Grandfather Tom Keightley, 56, told The Argus he has been hired to kill foxes by schools across East Sussex – as well as private residents across the county.
He said he kills six to eight foxes on each job on average, which costs clients a few hundred pounds.
The exterminator said killing the animals was essential to stop their proliferation and said the fox population in Brighton and Hove could increase five-fold as they enter the breeding season.
Mr Keightley, of High Hurstwood, near Uckfield, said foxes were a problem in many urban areas in Sussex and he was regularly called to kill the animals.
He refused to name the schools where he has been hired to eradicate problem foxes – for fear they would suffer public outcry – but said he |was regularly called to cull foxes at schools |when the animals were thought to be a threat to pupils.
He said: “I’m not saying we should kill all foxes, but reduce their numbers to manageable levels.
“If you have seen a number of foxes in your garden or they are causing a problem, then you might want to think about it.
“My methodology is to kill them with a single shot to the head, because I believe it is the most humane way to do it.
“Some people take them away and euthanize them, but my personal view is they will get more stressed. When I shoot them they have no idea what’s happening.”

(SOURCE DATA):
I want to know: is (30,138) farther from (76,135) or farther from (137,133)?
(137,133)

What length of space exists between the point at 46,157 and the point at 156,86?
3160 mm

(WRITTEN TASK): Could you carry on the news report about the East Sussex fox exterminator, picking up right after its final sentence about shooting the animals?

(RESULT OF THE EXERCISE):
When he embarks on a kill Mr Keightly lies in wait behind the curtains of upstairs windows armed with his silenced rifle, before delivering the deadly head shot.
He added: “It is absolutely a big problem in Brighton and across Sussex.
“If you see one fox that’s a nuisance, there are always a lot more. The seagulls are no deterrent.
“I’ve had to deal with a number of fox problems at schools in Sussex – usually because there are concerns they might attack pupils.
“Foxes are more likely to be a problem because they leave their excrement in gardens where children are playing.”
Mr Keightley is licensed by Sussex Police to use a firearm and said he always contacts the police to notify them before he goes on a job – in case concerned neighbours spot him.
A spokeswoman for East Sussex County Council said they did not know how many schools in the county had foxes exterminated as pest controllers are hired by individual schools from their own budgets.